Generating 1m jobs from domestic wheat production
Today, Nigeria’s wheat import is about 4 million metric tons per annum and the import is estimated to grow at an alarming rate of 5 percent per annum. At this rate, the country will be importing 10 million metric tons by 2030, spending $15 billion annually on wheat imports alone.
Consumption
Several factors explain the increased consumption of wheat, including high population growth, rapid rate of urbanisation, consumer preference for easy-to-prepare foods.
Today also, our young children have become hooked on noodles and pasta, all made from wheat. Even the older generation who use to eat pounded foods, traditionally made from yams and cassava, now eat pounded foods from wheat flour. There is an intense battle to shift the tastes of consumers away from our local foods to foods made from wheat. Such over-dependence on imported wheat will pose significant risks to Nigeria’s future growth. Nigeria must grow a lot more of its own wheat and reduce the national, economic and political risks from depending on other nations for our food supply.
ATA
This is why President Goodluck Jonathan launched the Agricultural Transformation Agenda. A key part of this agenda was the launch of the Wheat Transformation Agenda. The target of the wheat transformation is to increase national production from 300,000 metric tons to about 1.5 million metric tons per annum by 2017. The wheat transformation agenda will generate 1 million jobs in the rural areas of Nigeria over the next four years of the programme and generate over N42 billion in incomes annually for farmers and millers.
Production
This is not a mirage. A silent revolution is already happening on farms all across Northern Nigeria. This revolution is being sparked by the release of two high yielding improved wheat varieties, Norman Borlaug and Reyna-28, produced by International Maize and Wheat Improvement Centre (CIMMYT) and International Centre for Agricultural Research in the Dry Areas (ICARDA) in collaboration with our own Lake Chad Research Institute (LCRI), Maiduguri. These varieties give average yield of five to six tons per hectare. In addition to high yields, these varieties have excellent milling and bread-making quality.
Distribution
We have begun massive distribution of these varieties to farmers through the Growth Enhancement Scheme and electronic wallet scheme. In the 2013/2014 wheat dry season, 9,143 farmers in eight Northern states (Kano, Jigawa, Kebbi, Zamfara, Borno, Yobe, Gombe, and Sokoto) each received improved seeds, at no cost, and two bags of fertiliser, at 50 percent percent subsidy, via their mobile phones.
Cultivation
A total of 2,500ha of wheat fields were cultivated in 2013. For the 2014/2015 wheat season, a total of 75,000ha will be cultivated by 75,000 farmers. The area under wheat production is expected to increase to 150,000ha by 2015/2016 dry season and to 300,000ha by 2016/2017 dry season. At the average yield of 5MT/ha, Nigeria will achieve its target of producing 1.5 million metric tons of wheat by 2017, and reduce wheat imports by 50 percent.
Technology
To ensure massive wheat production, the Federal Ministry of Agriculture and Rural Development is collaborating with SG2000 on an aggressive technology transfer programme. Using funds from the wheat levy, we will support wheat farmers with processing equipment (500kg/hr milling machines), land water development, irrigation pumps, all at subsidised rates. We will also develop policy options to promote and protect domestic producers and processors.

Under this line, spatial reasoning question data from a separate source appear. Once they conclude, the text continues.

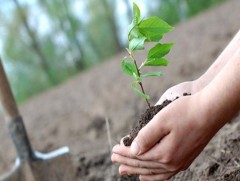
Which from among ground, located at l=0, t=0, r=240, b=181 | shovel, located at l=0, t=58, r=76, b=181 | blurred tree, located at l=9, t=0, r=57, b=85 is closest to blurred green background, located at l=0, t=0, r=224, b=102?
blurred tree, located at l=9, t=0, r=57, b=85

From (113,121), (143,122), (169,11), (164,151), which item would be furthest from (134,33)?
(169,11)

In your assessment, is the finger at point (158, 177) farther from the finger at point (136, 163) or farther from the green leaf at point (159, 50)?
the green leaf at point (159, 50)

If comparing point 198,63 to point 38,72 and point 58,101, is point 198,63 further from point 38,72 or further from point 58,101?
point 38,72

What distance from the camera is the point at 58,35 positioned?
36.4 feet

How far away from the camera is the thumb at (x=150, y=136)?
40.2 inches

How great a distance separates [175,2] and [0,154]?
8946mm

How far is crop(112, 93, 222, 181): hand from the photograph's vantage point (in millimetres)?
998

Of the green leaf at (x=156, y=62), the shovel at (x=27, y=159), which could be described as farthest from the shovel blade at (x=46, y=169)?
the green leaf at (x=156, y=62)

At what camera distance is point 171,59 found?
195 inches

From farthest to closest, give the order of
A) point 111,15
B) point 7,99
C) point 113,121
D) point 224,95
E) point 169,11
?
1. point 111,15
2. point 169,11
3. point 113,121
4. point 7,99
5. point 224,95

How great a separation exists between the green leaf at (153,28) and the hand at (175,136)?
0.73 ft

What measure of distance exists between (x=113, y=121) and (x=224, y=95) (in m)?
2.39

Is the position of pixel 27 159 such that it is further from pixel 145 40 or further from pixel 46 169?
pixel 145 40

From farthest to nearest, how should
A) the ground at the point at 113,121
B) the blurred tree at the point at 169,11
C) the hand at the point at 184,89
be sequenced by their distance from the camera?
the blurred tree at the point at 169,11 → the ground at the point at 113,121 → the hand at the point at 184,89
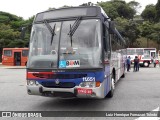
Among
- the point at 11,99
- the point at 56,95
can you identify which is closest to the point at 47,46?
the point at 56,95

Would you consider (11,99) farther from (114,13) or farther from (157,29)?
(114,13)

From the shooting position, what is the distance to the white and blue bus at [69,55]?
7832 millimetres

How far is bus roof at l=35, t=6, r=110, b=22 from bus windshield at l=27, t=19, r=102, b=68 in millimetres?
222

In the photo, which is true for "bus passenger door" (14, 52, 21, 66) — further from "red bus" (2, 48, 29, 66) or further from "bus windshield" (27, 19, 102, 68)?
"bus windshield" (27, 19, 102, 68)

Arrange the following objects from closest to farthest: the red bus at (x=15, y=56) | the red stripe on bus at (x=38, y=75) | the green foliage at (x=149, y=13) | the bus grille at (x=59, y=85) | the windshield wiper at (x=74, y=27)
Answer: the bus grille at (x=59, y=85), the red stripe on bus at (x=38, y=75), the windshield wiper at (x=74, y=27), the red bus at (x=15, y=56), the green foliage at (x=149, y=13)

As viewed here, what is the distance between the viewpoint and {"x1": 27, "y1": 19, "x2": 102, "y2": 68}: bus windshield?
792 centimetres

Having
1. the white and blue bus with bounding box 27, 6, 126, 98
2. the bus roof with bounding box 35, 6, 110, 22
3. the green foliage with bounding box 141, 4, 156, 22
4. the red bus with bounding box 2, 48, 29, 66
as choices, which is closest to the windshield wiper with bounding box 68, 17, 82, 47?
the white and blue bus with bounding box 27, 6, 126, 98

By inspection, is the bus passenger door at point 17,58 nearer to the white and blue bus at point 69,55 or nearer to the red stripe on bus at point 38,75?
the white and blue bus at point 69,55

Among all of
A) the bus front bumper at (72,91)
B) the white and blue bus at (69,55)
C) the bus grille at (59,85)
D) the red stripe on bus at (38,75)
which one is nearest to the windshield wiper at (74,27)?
the white and blue bus at (69,55)

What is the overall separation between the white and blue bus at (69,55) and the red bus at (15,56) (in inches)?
1129

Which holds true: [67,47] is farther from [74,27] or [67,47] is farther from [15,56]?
[15,56]

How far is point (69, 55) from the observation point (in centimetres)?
804

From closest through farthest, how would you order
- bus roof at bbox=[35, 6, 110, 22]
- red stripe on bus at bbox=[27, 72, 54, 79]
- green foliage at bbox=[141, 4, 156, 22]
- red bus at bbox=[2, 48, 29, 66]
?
1. red stripe on bus at bbox=[27, 72, 54, 79]
2. bus roof at bbox=[35, 6, 110, 22]
3. red bus at bbox=[2, 48, 29, 66]
4. green foliage at bbox=[141, 4, 156, 22]

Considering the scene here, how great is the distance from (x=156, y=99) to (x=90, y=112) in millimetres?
3203
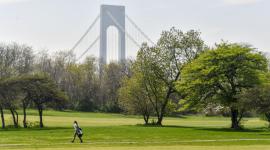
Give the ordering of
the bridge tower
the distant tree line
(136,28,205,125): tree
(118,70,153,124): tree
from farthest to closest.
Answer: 1. the bridge tower
2. (118,70,153,124): tree
3. (136,28,205,125): tree
4. the distant tree line

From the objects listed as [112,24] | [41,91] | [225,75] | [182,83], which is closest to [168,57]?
[182,83]

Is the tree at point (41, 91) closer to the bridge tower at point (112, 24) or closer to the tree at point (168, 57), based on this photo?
the tree at point (168, 57)

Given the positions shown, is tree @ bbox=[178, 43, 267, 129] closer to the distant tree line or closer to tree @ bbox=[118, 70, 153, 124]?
the distant tree line

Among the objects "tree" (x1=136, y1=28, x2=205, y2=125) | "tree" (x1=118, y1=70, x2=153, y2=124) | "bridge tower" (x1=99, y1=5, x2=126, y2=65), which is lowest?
"tree" (x1=118, y1=70, x2=153, y2=124)

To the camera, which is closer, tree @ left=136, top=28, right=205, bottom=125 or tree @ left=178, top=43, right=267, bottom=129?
tree @ left=178, top=43, right=267, bottom=129

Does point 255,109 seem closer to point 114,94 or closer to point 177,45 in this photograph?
point 177,45

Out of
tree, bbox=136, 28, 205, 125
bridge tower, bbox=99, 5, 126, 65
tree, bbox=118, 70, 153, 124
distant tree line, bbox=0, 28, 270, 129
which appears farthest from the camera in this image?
bridge tower, bbox=99, 5, 126, 65

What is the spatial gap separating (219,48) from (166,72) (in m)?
10.4

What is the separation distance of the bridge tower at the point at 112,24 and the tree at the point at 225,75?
80.8 meters

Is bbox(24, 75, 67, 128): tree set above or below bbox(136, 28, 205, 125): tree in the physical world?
below

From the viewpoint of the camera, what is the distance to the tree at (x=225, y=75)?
2623 inches

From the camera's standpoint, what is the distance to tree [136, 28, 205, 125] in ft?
252

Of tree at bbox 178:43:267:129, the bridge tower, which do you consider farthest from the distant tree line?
the bridge tower

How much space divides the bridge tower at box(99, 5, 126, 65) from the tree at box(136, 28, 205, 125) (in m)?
70.6
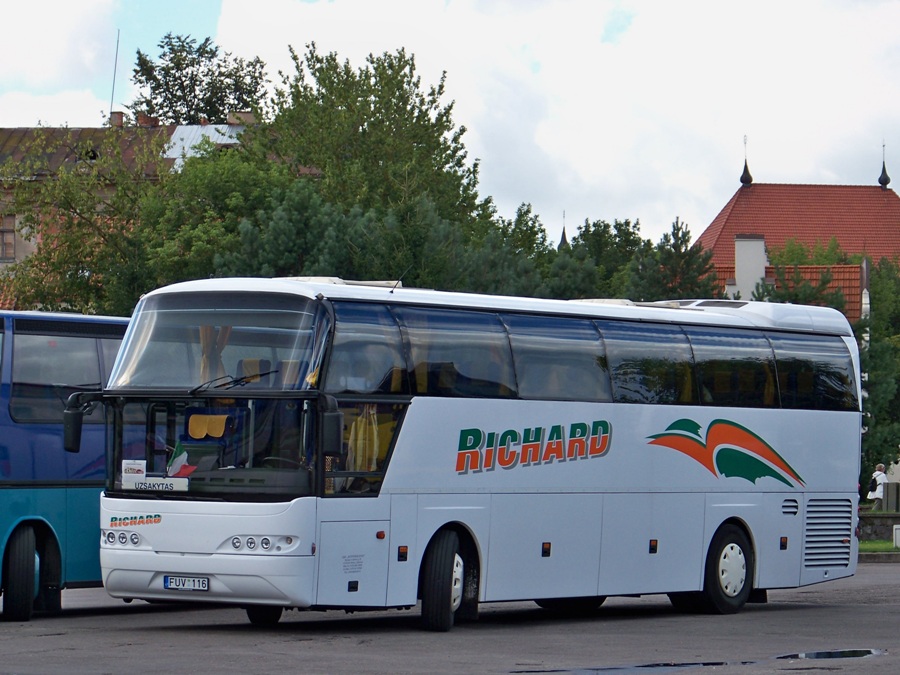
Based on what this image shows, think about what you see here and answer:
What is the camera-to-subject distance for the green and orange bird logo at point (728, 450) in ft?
65.9

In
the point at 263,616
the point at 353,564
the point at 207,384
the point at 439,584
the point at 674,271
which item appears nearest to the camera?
the point at 207,384

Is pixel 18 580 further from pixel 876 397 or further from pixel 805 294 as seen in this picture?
pixel 876 397

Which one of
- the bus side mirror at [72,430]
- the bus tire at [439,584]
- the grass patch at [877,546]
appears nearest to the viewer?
the bus side mirror at [72,430]

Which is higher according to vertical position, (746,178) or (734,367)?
(746,178)

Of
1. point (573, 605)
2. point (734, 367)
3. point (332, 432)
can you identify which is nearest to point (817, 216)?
point (573, 605)

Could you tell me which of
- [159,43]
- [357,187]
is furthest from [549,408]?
[159,43]

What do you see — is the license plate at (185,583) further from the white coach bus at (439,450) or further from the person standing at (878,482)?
the person standing at (878,482)

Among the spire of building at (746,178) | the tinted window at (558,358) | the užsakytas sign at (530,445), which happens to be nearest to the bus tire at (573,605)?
the užsakytas sign at (530,445)

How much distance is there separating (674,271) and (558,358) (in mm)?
28233

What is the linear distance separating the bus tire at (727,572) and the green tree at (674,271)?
25.0 m

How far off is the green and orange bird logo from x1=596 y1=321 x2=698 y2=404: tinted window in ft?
1.24

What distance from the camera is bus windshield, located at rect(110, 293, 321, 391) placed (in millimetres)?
15898

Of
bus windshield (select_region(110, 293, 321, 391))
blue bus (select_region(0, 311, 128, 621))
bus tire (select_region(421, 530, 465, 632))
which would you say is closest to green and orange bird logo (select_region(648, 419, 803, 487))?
bus tire (select_region(421, 530, 465, 632))

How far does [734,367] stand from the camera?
828 inches
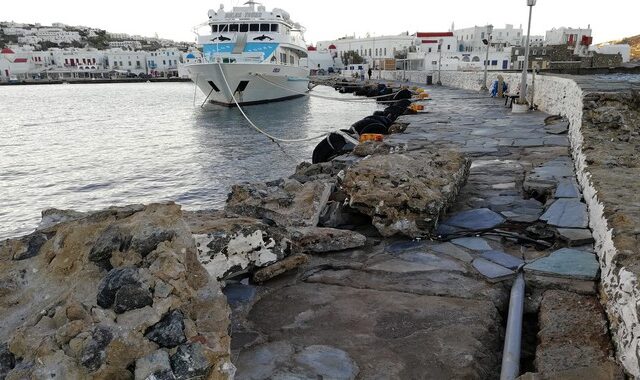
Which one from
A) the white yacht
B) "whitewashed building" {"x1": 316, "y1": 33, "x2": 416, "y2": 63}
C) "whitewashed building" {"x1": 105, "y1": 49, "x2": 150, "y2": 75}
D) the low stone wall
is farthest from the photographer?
"whitewashed building" {"x1": 105, "y1": 49, "x2": 150, "y2": 75}

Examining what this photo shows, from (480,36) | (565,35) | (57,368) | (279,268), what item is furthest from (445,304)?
(480,36)

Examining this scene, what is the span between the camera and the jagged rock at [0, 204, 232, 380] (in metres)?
1.58

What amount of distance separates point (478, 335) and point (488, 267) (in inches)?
32.4

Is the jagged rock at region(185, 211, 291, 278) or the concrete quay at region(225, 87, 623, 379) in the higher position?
the jagged rock at region(185, 211, 291, 278)

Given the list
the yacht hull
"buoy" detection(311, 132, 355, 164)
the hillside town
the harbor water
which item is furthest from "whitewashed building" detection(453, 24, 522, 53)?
"buoy" detection(311, 132, 355, 164)

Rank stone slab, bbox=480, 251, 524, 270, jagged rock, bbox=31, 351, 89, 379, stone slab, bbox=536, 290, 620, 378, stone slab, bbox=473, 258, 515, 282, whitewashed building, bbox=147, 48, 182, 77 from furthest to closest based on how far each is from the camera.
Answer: whitewashed building, bbox=147, 48, 182, 77
stone slab, bbox=480, 251, 524, 270
stone slab, bbox=473, 258, 515, 282
stone slab, bbox=536, 290, 620, 378
jagged rock, bbox=31, 351, 89, 379

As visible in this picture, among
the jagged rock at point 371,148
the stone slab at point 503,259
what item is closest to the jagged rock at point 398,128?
the jagged rock at point 371,148

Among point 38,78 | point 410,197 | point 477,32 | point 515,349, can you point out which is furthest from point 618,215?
point 38,78

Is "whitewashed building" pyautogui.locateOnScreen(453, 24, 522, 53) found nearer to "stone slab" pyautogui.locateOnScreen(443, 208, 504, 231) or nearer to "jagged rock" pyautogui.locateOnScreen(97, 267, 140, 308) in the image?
"stone slab" pyautogui.locateOnScreen(443, 208, 504, 231)

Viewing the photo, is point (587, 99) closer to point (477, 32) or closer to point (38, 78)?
point (477, 32)

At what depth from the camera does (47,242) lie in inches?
93.1

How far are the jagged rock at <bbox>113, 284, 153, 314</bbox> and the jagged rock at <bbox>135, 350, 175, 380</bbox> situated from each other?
0.73 ft

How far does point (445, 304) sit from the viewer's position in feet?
8.96

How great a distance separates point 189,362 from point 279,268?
5.05 feet
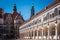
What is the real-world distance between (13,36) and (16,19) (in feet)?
31.1

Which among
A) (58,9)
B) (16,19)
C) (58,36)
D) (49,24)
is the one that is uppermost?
(16,19)

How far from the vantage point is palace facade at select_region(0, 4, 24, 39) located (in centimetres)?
6703

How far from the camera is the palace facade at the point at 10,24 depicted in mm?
67031

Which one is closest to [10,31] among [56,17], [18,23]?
[18,23]

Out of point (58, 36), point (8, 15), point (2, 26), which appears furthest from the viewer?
point (8, 15)

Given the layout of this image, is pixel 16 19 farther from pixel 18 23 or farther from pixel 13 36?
pixel 13 36

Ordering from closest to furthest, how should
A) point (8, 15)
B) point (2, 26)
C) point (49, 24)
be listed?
point (49, 24) → point (2, 26) → point (8, 15)

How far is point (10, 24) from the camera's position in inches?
2810

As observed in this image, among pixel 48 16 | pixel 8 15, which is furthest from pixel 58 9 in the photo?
pixel 8 15

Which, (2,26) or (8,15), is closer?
(2,26)

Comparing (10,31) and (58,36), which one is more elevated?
(10,31)

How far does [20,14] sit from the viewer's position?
3014 inches

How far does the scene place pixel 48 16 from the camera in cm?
3278

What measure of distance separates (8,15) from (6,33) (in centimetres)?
949
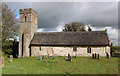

The accelerated production of wheat all across the North-East and North- West regions of the country will create massive amounts of jobs, especially for the youth, and reduce insecurity in these regions.
I see the change in the lives of farmers of Kano.
GES
The Growth Enhancement Scheme has allowed close to 323,000 farmers in Kano to receive subsidised seeds and fertilisers. The numbers of farmers in Kano who benefited from the GES support increased from 72,575 in 2012 to 251,000 in 2013 – an increase of 553 percent.
The pattern we have seen in Kano is the same all across Northern Nigeria. In Kaduna, next door to Kano, the number of farmers benefiting from GES rose from 58,000 in 2012 to 416,000 in 2013 – an increase of 633 percent.
Taken together, the total number of farmers who benefited from GES in the North was 3.3 million in 2013, compared with 1.4 million in 2012. The three Northern regions represent 77 percent out of the total number of farmers who benefited in 2013 across the country.
The agricultural transformation agenda has changed the fortunes of the north, created millions of seasonal farm jobs and stemmed insecurity. Farmers, who used to migrate to the south to work as night guards are staying back on the farm. What a change!
We will sustain this change. The wheat revolution that is occurring all cross the north, especially in the north east and north west, will help to bring new prosperity and improve national security.
Let me therefore issue a strong warning to food importers and wheat millers. We will not allow you to undermine government effort to create jobs and ensure national security. You cannot worsen insecurity in Nigeria.
Bill
To ensure that Nigerian farmers are not turned into destitute by food importers, we will soon introduce a bill that will make it mandatory for wheat millers to buy our own local wheat and use it to substitute for some of the wheat being imported. Cassava flour and sorghum flour use in bread and confectionaries will also become mandatory.